Nayantara Sahgal is back. Doing what she does best: sharing family secrets in an inimitable manner.



LEGACY AND LETTERS: Nayantara Sahgal in New Delhi. Photo: V. Sudershan.

WITH NAYANTARA Sahgal, the clock seems to have long stopped ticking. The same calculated yet feathery footsteps, the same mix of grey and black hair strands circling her delicate neck, the matching half smile to go with it. Measured. At times mordant.

And that refined style of conversation, opening a window to peek in and closing another to keep you on the fringe. After coming to town with her last novel "Lesser Breed" a year ago, this daughter of the Nehru family is in news now for publishing "Before Freedom: Nehru's Letters (1909 - 1947)." This Roli Book publication, Nayantara says, "is the last bit of maamu's letters." Having already published Pandit Jawaharlal Nehru's letters to his daughter Indira, to his father Motilal Nehru, she says, "this was long due."

After her illustrious mother Vijayalaxmi Pandit kissed death in 1990 at her house in Dehra Dun, all her papers were left with Nayantara which gave her an opportunity to go through them at leisure. And then, the idea struck.

Rare pictures

"Letters have a lot to do with whom they are addressed to.

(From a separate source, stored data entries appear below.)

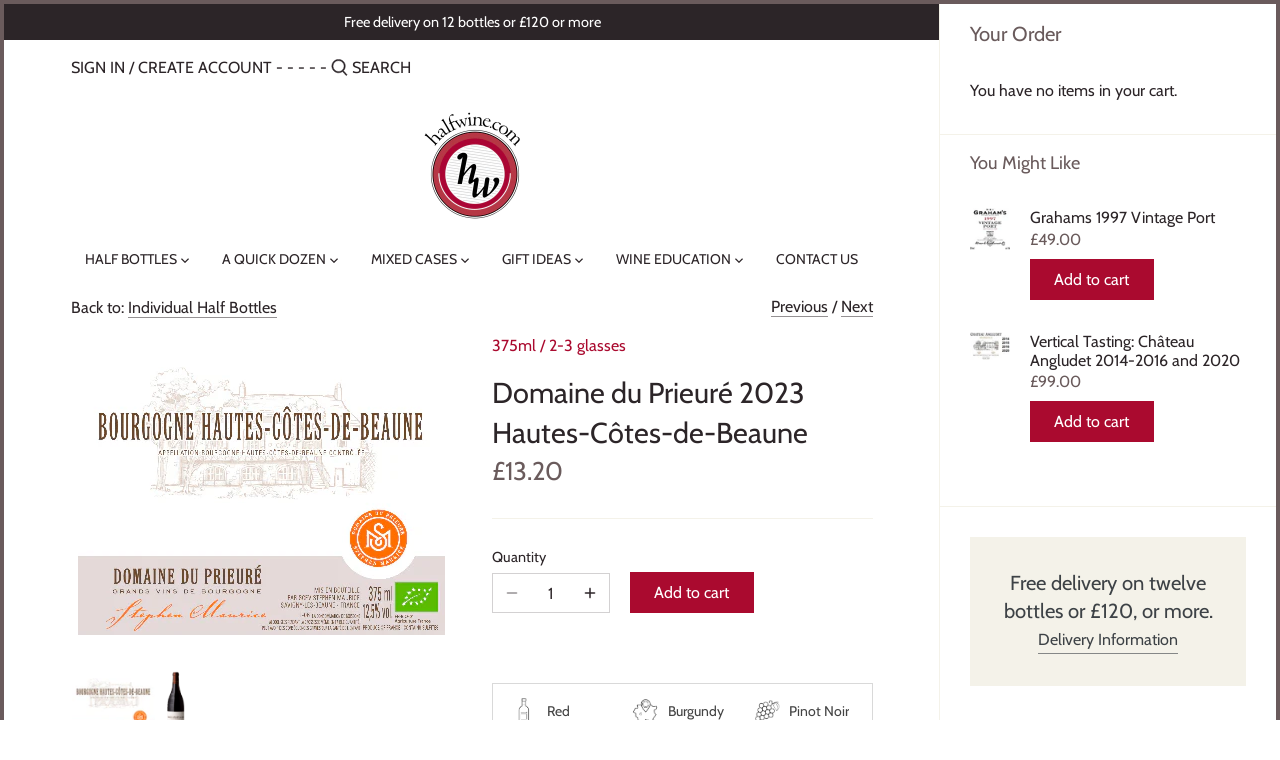

--- FILE ---
content_type: application/x-javascript
request_url: https://app.sealsubscriptions.com/shopify/public/status/shop/halfwine-com.myshopify.com.js?1769899193
body_size: -286
content:
var sealsubscriptions_settings_updated='1768821419c';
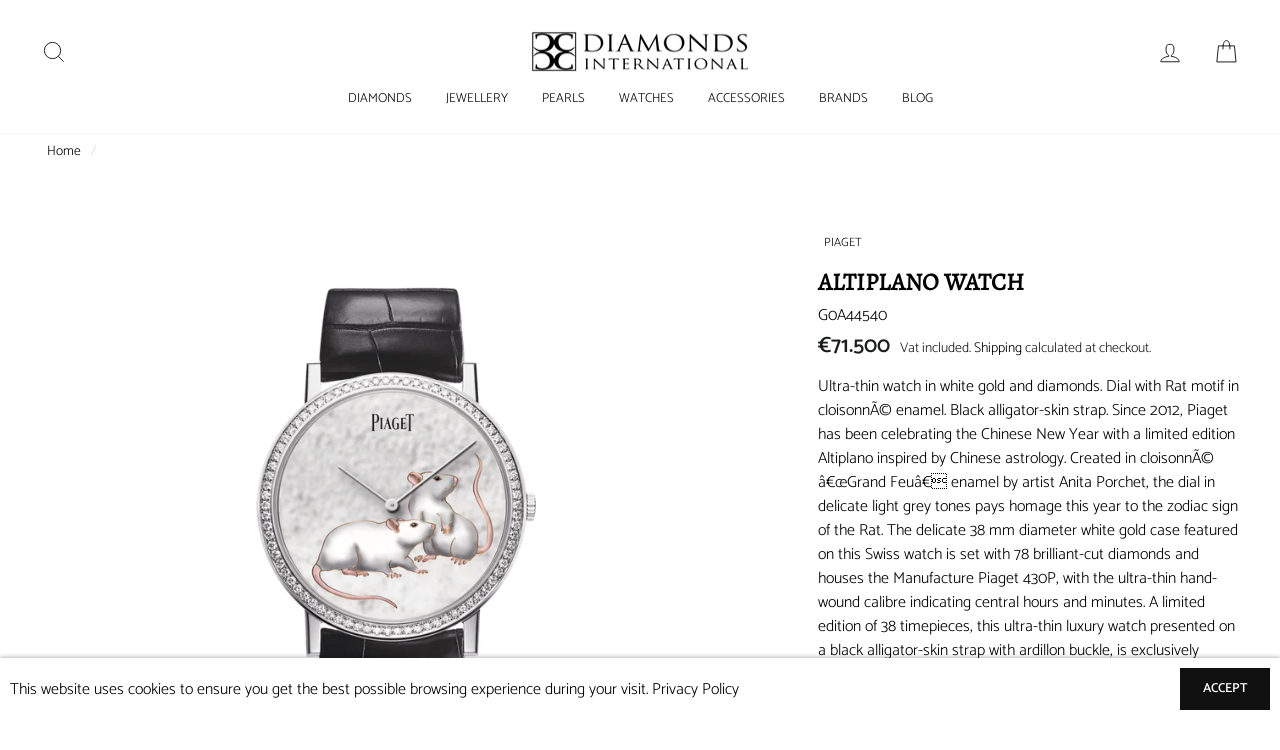

--- FILE ---
content_type: image/svg+xml
request_url: https://diamondsinternational.mt/cdn/shop/t/2/assets/returns.svg?v=13204249045322707211606749395
body_size: -245
content:
<svg id="Icons" xmlns="http://www.w3.org/2000/svg" width="24" height="24" viewBox="0 0 24 24"><path d="M6.243 8.777v.811h1.32v.784h-1.32V12h-.857V8h2.291v.777zm4.446 1.658L11.79 12h-1.01l-.983-1.463h-.229V12h-.85V8h1.33a1.954 1.954 0 0 1 .594.086 1.321 1.321 0 0 1 .46.249 1.142 1.142 0 0 1 .3.4 1.308 1.308 0 0 1 .108.545 1.134 1.134 0 0 1-.231.723 1.345 1.345 0 0 1-.59.432zm-.04-1.138a.471.471 0 0 0-.17-.391.662.662 0 0 0-.424-.134h-.487v1.056h.486a.645.645 0 0 0 .426-.14.482.482 0 0 0 .169-.39zm4.382-.52V8h-2.355v4h2.366v-.777h-1.508v-.88h1.365v-.755h-1.365v-.81zm3.457 0V8h-2.354v4H18.5v-.777h-1.509v-.88h1.366v-.755H16.99v-.81zM7.358 16H3.706l2.147-2.147-.707-.706L1.793 16.5l3.354 3.353.706-.707L3.707 17h3.65a2.5 2.5 0 0 1 0 5H2v1h5.357a3.5 3.5 0 0 0 0-7zM12 2A10.012 10.012 0 0 0 2 12h1a9 9 0 1 1 9 9v1a10 10 0 0 0 0-20z"/></svg>

--- FILE ---
content_type: image/svg+xml
request_url: https://diamondsinternational.mt/cdn/shop/t/2/assets/delivery.svg?v=147323595697561630981606749381
body_size: -219
content:
<svg id="Icons" xmlns="http://www.w3.org/2000/svg" width="24" height="24" viewBox="0 0 24 24"><path d="M3.4 7h1.72v.583H4.042v.608h.99v.588h-.99V10H3.4zm3.844 1.826L8.072 10h-.758l-.738-1.098h-.172V10h-.638V7h.998a1.456 1.456 0 0 1 .446.064.994.994 0 0 1 .345.186.856.856 0 0 1 .225.3.971.971 0 0 1 .082.41.845.845 0 0 1-.174.541 1.009 1.009 0 0 1-.444.325zm-.029-.853a.355.355 0 0 0-.127-.294.5.5 0 0 0-.319-.1h-.365v.793h.365a.485.485 0 0 0 .32-.106.361.361 0 0 0 .126-.293zm2.031.784h1.024V8.19H9.246v-.608h1.123V7H8.603v3h1.774v-.583h-1.13zm2.461 0h1.024V8.19h-1.024v-.608h1.123V7h-1.766v3h1.774v-.583h-1.13zM18.81 4L23 12.382V18h-2a3 3 0 1 1-6 0H9a3 3 0 0 1-6 0H1V4zM8 18a2 2 0 1 0-2 2 2.003 2.003 0 0 0 2-2zm12 0a2 2 0 1 0-2 2 2.003 2.003 0 0 0 2-2zm2-5.382L18.191 5H15v8h-1V5H2v12h1.184a2.982 2.982 0 0 1 5.632 0h6.368a2.982 2.982 0 0 1 5.632 0H22z"/></svg>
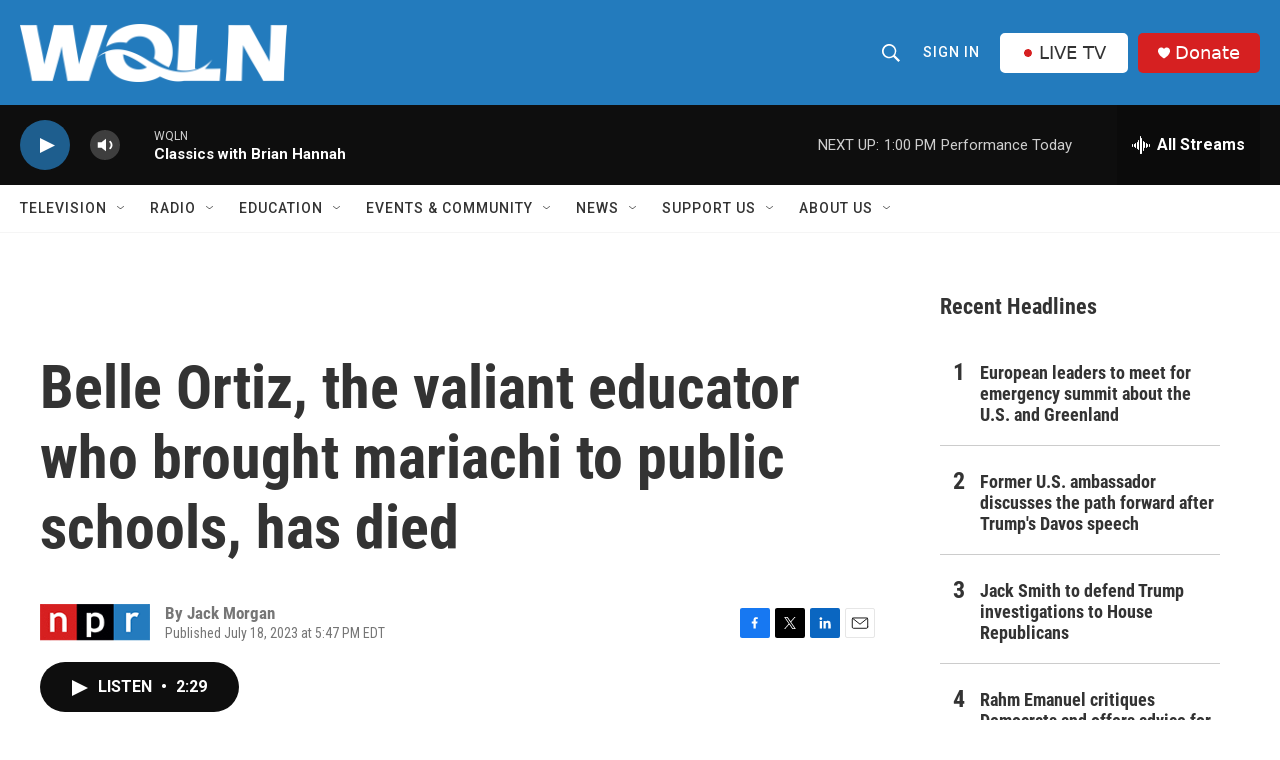

--- FILE ---
content_type: text/html; charset=utf-8
request_url: https://www.google.com/recaptcha/api2/aframe
body_size: 267
content:
<!DOCTYPE HTML><html><head><meta http-equiv="content-type" content="text/html; charset=UTF-8"></head><body><script nonce="094NJevmLUmXue0Cjx9K2g">/** Anti-fraud and anti-abuse applications only. See google.com/recaptcha */ try{var clients={'sodar':'https://pagead2.googlesyndication.com/pagead/sodar?'};window.addEventListener("message",function(a){try{if(a.source===window.parent){var b=JSON.parse(a.data);var c=clients[b['id']];if(c){var d=document.createElement('img');d.src=c+b['params']+'&rc='+(localStorage.getItem("rc::a")?sessionStorage.getItem("rc::b"):"");window.document.body.appendChild(d);sessionStorage.setItem("rc::e",parseInt(sessionStorage.getItem("rc::e")||0)+1);localStorage.setItem("rc::h",'1769093519311');}}}catch(b){}});window.parent.postMessage("_grecaptcha_ready", "*");}catch(b){}</script></body></html>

In these set of Maamu's letters, one gets to see the strong bonding between a brother and a sister with an age gap of 11 years. Also, it gives strong indications about him as a husband, a father and also as a statesman. Since they were written at a time when our country was going through its independent struggle, it naturally has a lot of historical value," the author of "Prison And Chocolate Cake" explains. Beginning with the year 1909 when Nehru was a student at Cambridge University, the letters also talk of his prison days till the grant of India's independence, enfolding a span of 38 years.

"It is divided into seven sections, some part of it is serious and some humorous, some bit is about family relationships, some about the country's struggle for freedom and his world view," describes this Sahitya Akademi awardee.

Clubbed with the letters are a set of pictures from the family album, most of which found place in print for the first time.

Favourite niece

Popularly known as "Nehru's favourite niece", which Nayantara, of course, refuses to accept in toto, she agrees that her maamu features in all of her novels. "Despite being extremely busy in public life, he always used to have time for those he loved. After losing my father at a very young age, he became a father figure to me and left an indelible impression," the lady mentions as an instance, Nehru's contemporary and the Communist Party leader Hiren Mukherjee's comment that 'Nehru is a gentle colossus.' "Even his opponents had to admit his geniality," she adds. A sense of family pride gels with the mid evening ambience.